[EXERCISE DIRECTIONS] Return every line of the data below word for word, leaving the picture markers out of your answer.
--- --- ---
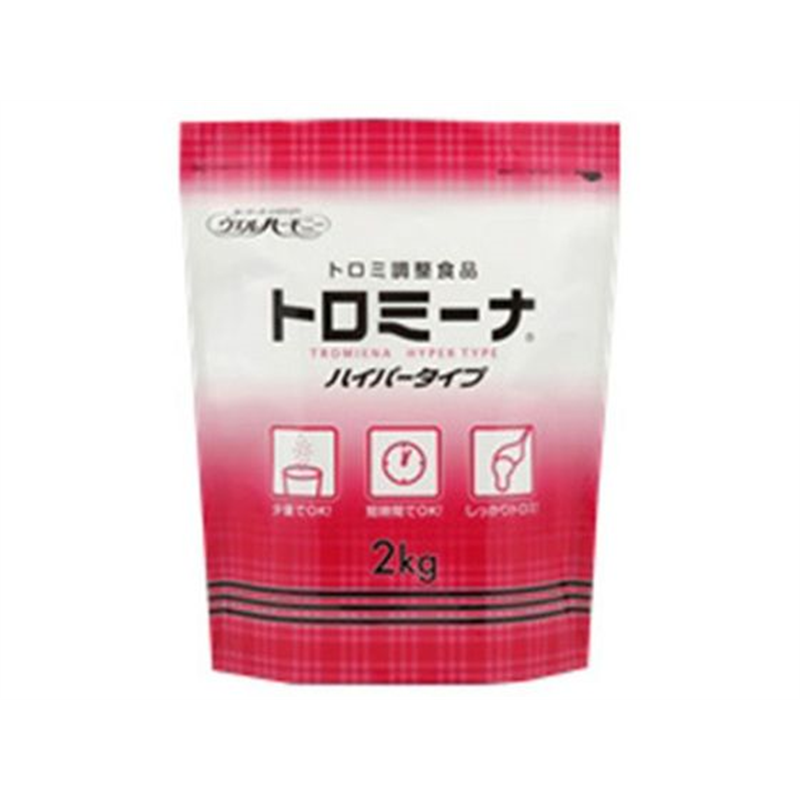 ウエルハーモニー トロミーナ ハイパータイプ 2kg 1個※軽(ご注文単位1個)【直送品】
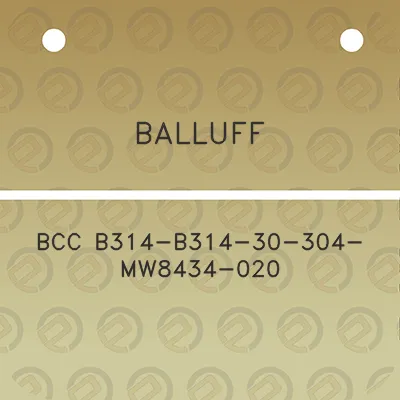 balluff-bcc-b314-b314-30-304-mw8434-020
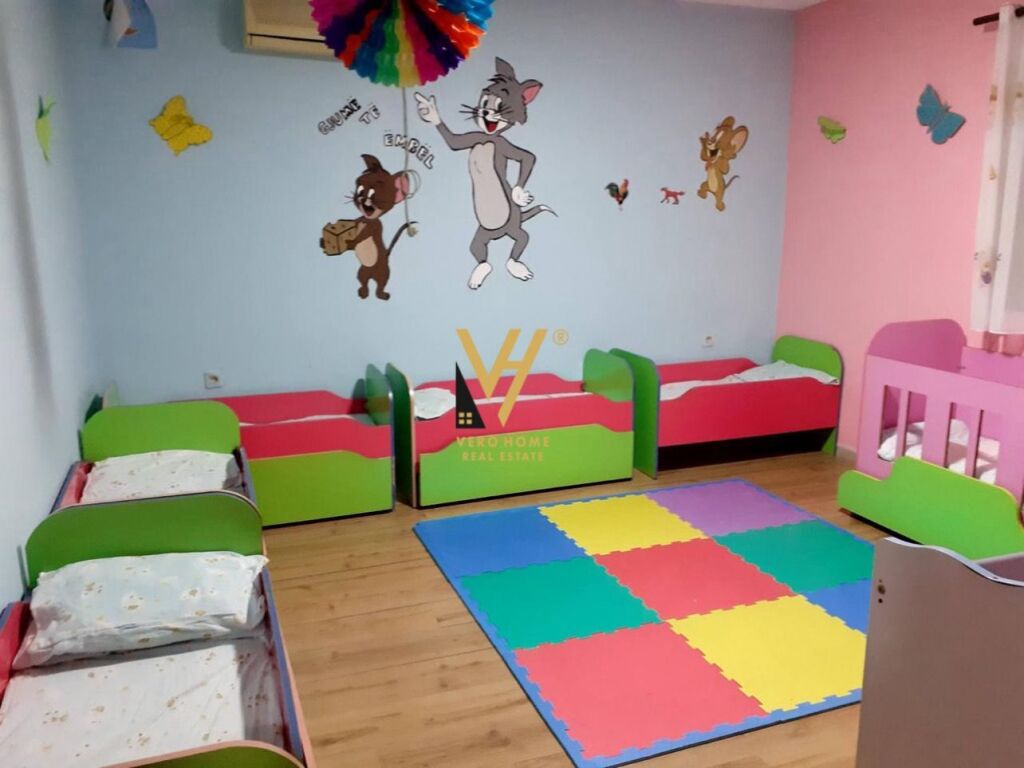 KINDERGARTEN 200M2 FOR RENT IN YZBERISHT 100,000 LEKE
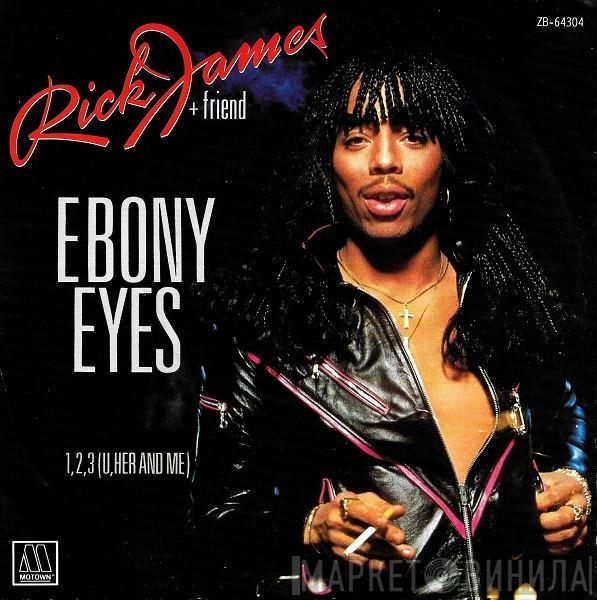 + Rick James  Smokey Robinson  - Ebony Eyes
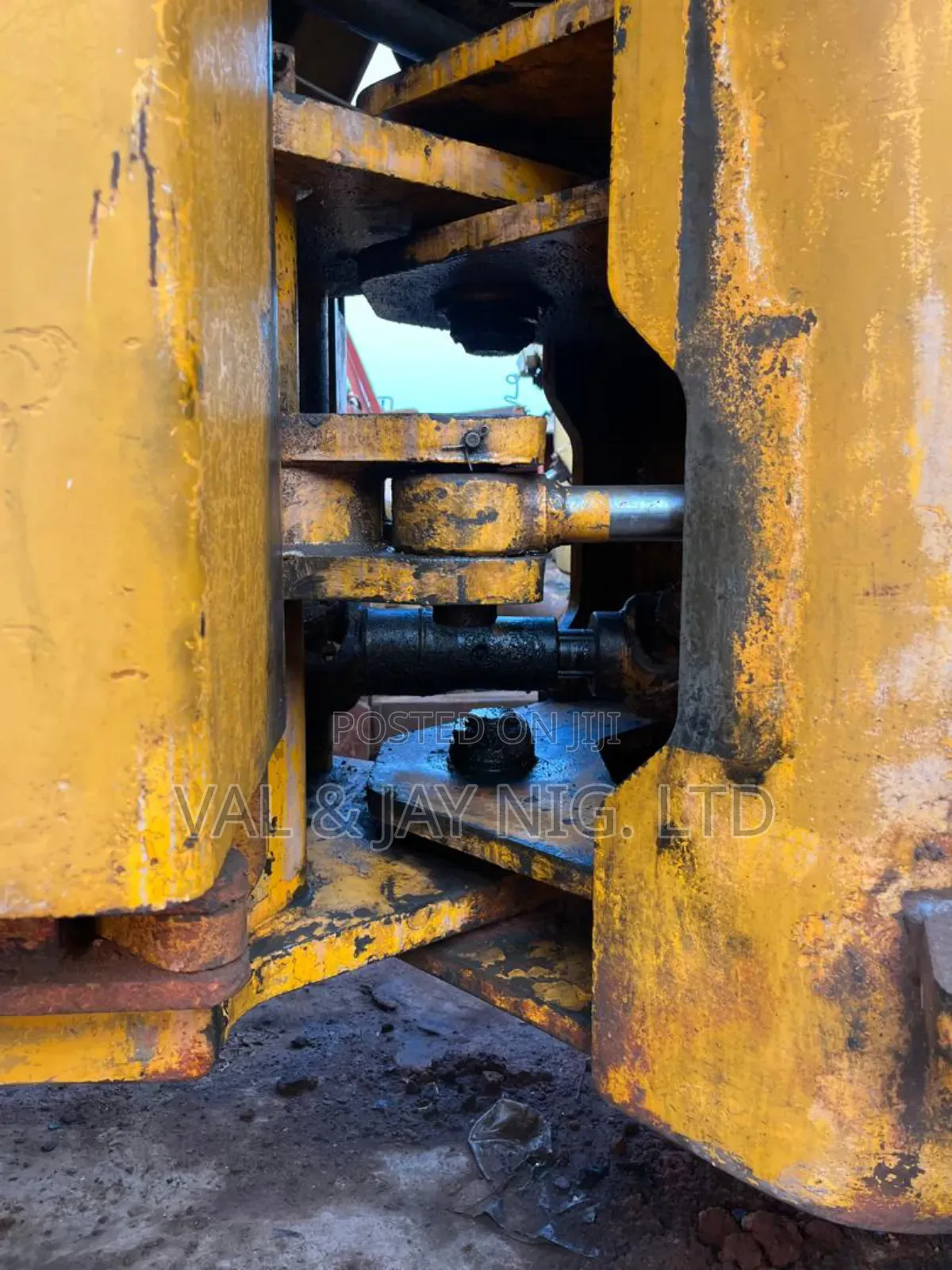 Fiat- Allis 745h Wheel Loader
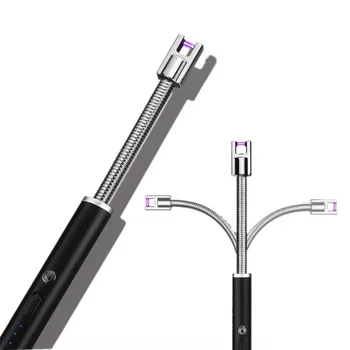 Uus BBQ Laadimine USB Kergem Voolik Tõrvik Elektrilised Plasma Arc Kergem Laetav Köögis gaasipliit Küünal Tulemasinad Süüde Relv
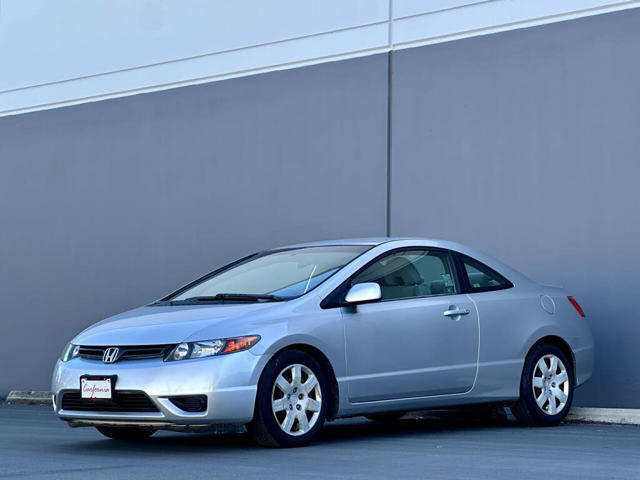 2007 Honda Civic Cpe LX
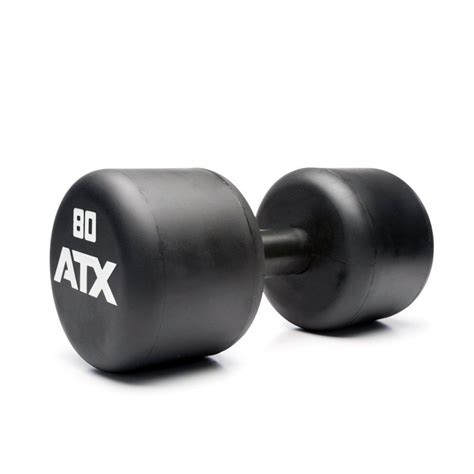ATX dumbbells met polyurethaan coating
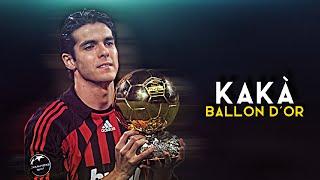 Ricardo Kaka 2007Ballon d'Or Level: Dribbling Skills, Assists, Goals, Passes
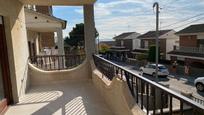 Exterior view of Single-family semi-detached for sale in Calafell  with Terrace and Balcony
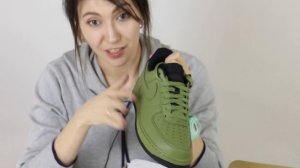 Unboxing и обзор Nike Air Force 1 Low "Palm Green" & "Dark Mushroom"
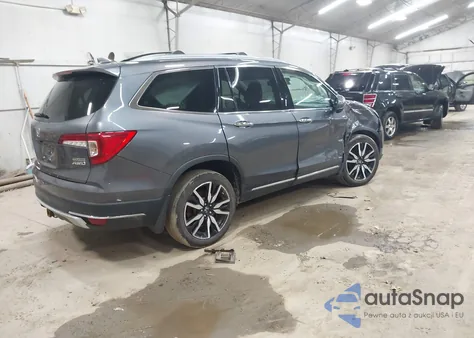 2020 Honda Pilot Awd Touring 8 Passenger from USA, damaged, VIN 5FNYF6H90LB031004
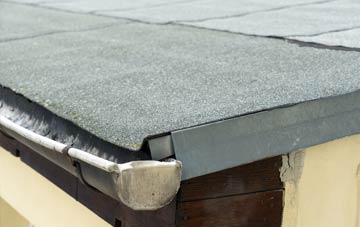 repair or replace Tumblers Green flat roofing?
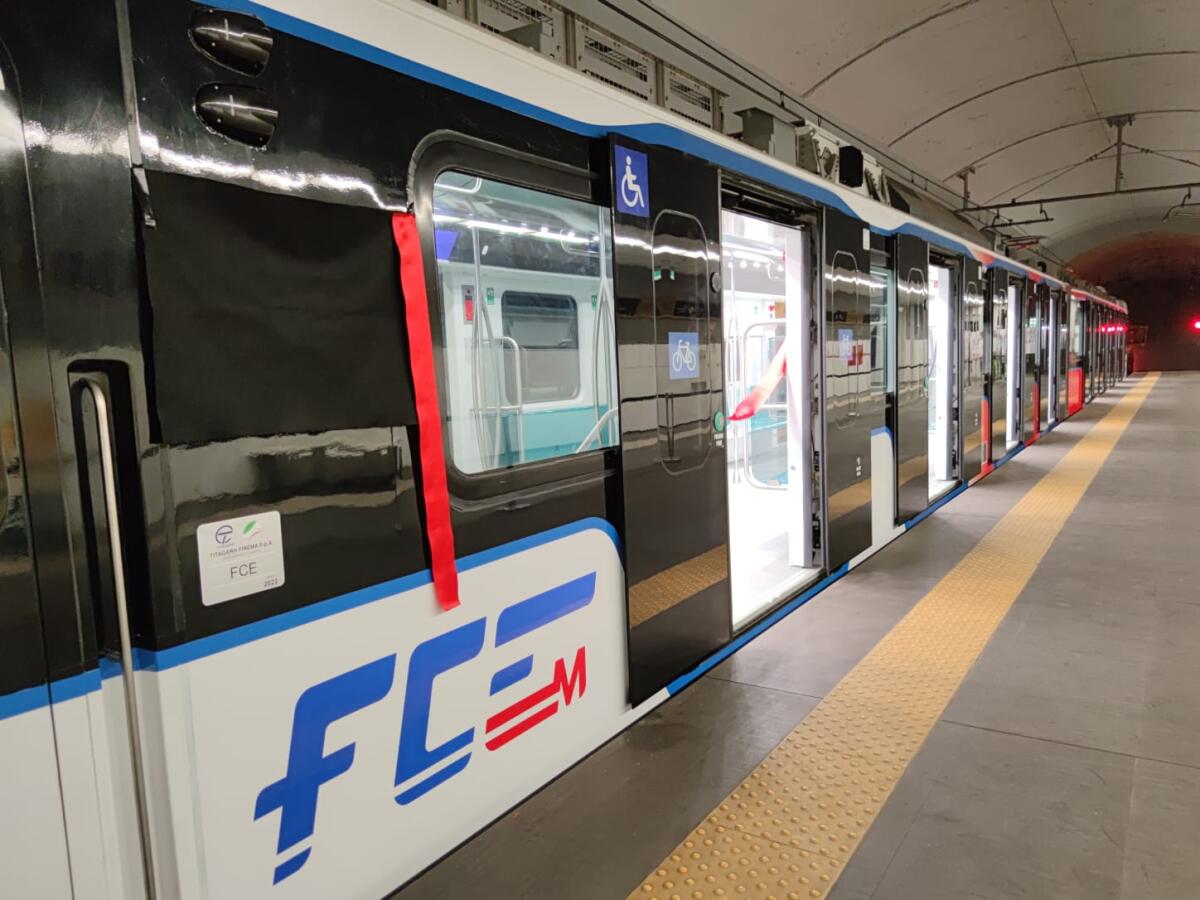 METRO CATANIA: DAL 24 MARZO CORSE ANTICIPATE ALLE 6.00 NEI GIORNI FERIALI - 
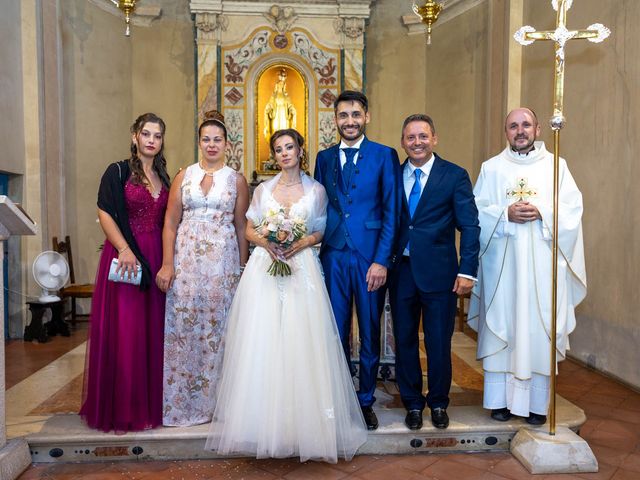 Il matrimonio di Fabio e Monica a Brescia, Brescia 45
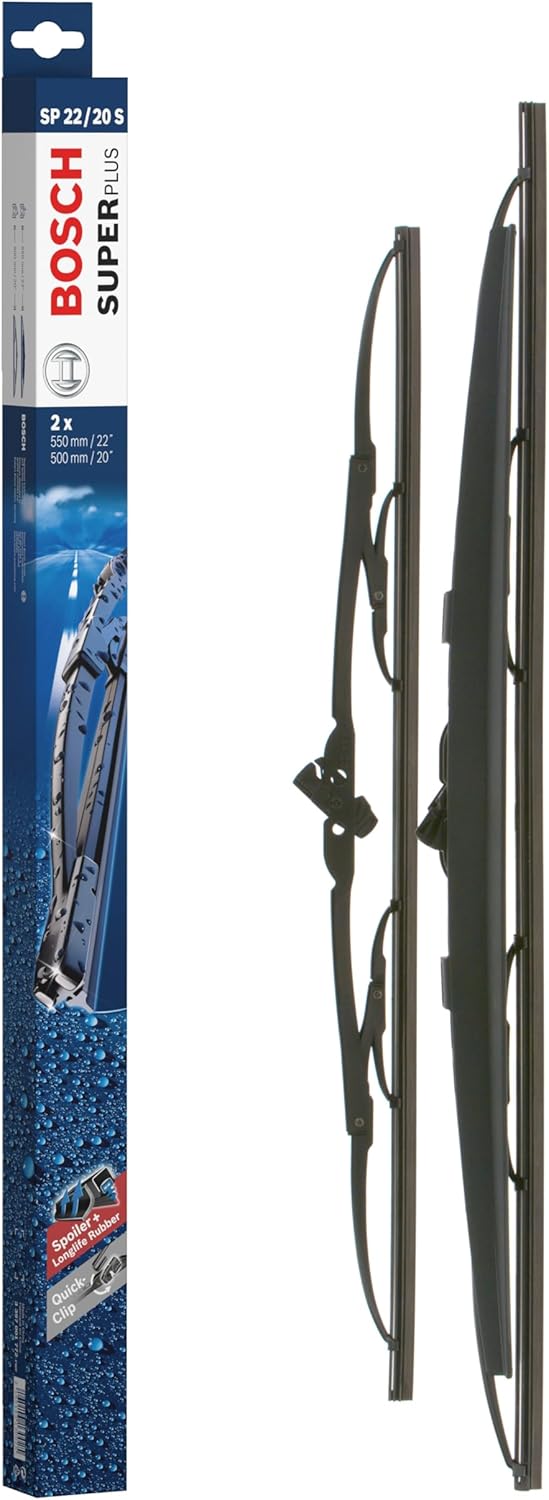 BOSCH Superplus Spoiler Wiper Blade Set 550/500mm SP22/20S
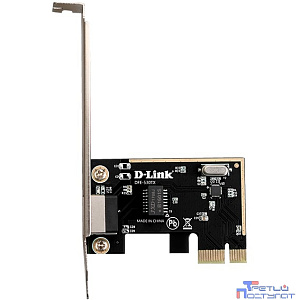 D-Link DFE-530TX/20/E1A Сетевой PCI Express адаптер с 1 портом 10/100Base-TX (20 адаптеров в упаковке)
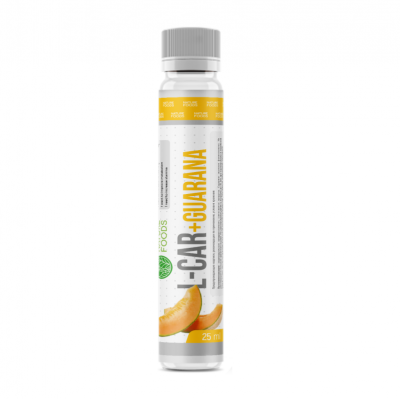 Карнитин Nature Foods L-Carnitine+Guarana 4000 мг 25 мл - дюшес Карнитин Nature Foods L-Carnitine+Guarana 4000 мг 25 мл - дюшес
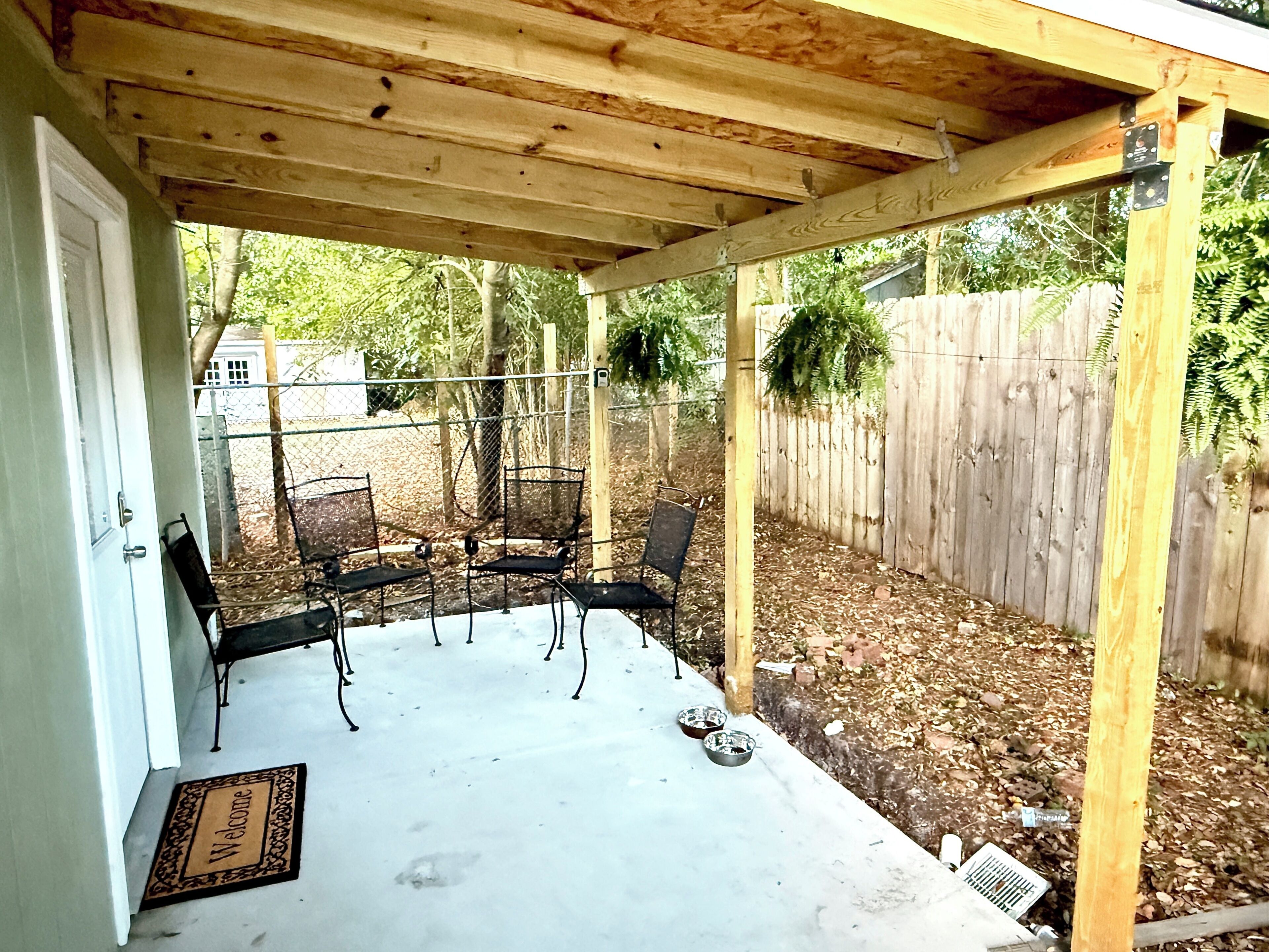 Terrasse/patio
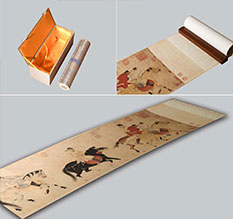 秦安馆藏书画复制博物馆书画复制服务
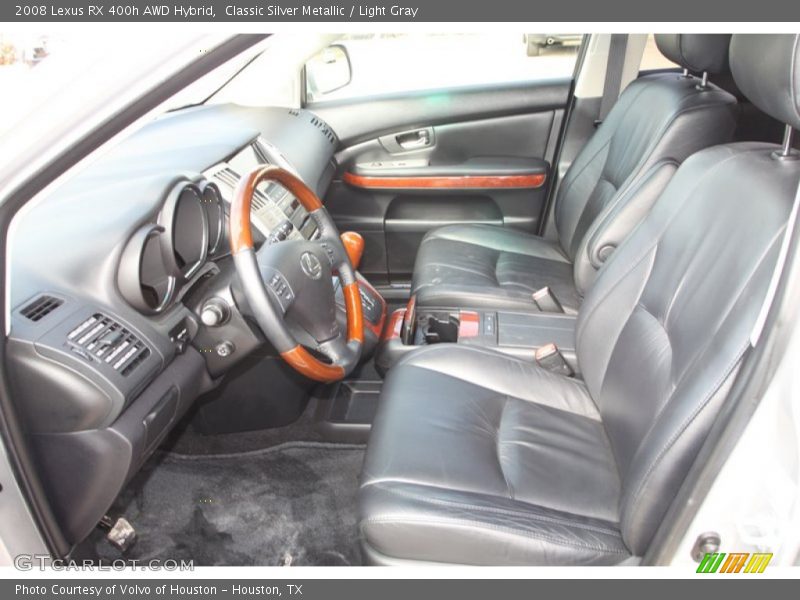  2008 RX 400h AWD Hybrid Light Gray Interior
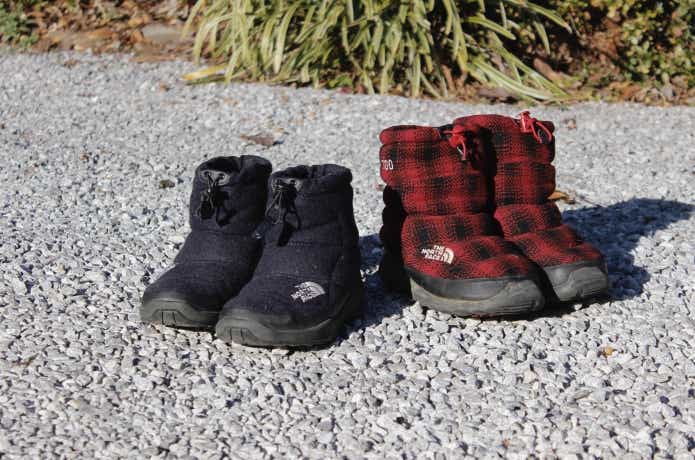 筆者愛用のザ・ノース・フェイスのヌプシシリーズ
--- --- ---
[EXPECTED ANSWER]
 ウエルハーモニー トロミーナ ハイパータイプ 2kg 1個※軽(ご注文単位1個)【直送品】
 balluff-bcc-b314-b314-30-304-mw8434-020
 KINDERGARTEN 200M2 FOR RENT IN YZBERISHT 100,000 LEKE
 + Rick James  Smokey Robinson  - Ebony Eyes
 Fiat- Allis 745h Wheel Loader
 Uus BBQ Laadimine USB Kergem Voolik Tõrvik Elektrilised Plasma Arc Kergem Laetav Köögis gaasipliit Küünal Tulemasinad Süüde Relv
 2007 Honda Civic Cpe LX
ATX dumbbells met polyurethaan coating
 Ricardo Kaka 2007Ballon d'Or Level: Dribbling Skills, Assists, Goals, Passes
 Exterior view of Single-family semi-detached for sale in Calafell  with Terrace and Balcony
 Unboxing и обзор Nike Air Force 1 Low "Palm Green" & "Dark Mushroom"
 2020 Honda Pilot Awd Touring 8 Passenger from USA, damaged, VIN 5FNYF6H90LB031004
 repair or replace Tumblers Green flat roofing?
 METRO CATANIA: DAL 24 MARZO CORSE ANTICIPATE ALLE 6.00 NEI GIORNI FERIALI - 
 Il matrimonio di Fabio e Monica a Brescia, Brescia 45
 BOSCH Superplus Spoiler Wiper Blade Set 550/500mm SP22/20S
 D-Link DFE-530TX/20/E1A Сетевой PCI Express адаптер с 1 портом 10/100Base-TX (20 адаптеров в упаковке)
 Карнитин Nature Foods L-Carnitine+Guarana 4000 мг 25 мл - дюшес Карнитин Nature Foods L-Carnitine+Guarana 4000 мг 25 мл - дюшес
 Terrasse/patio
 秦安馆藏书画复制博物馆书画复制服务
  2008 RX 400h AWD Hybrid Light Gray Interior
 筆者愛用のザ・ノース・フェイスのヌプシシリーズ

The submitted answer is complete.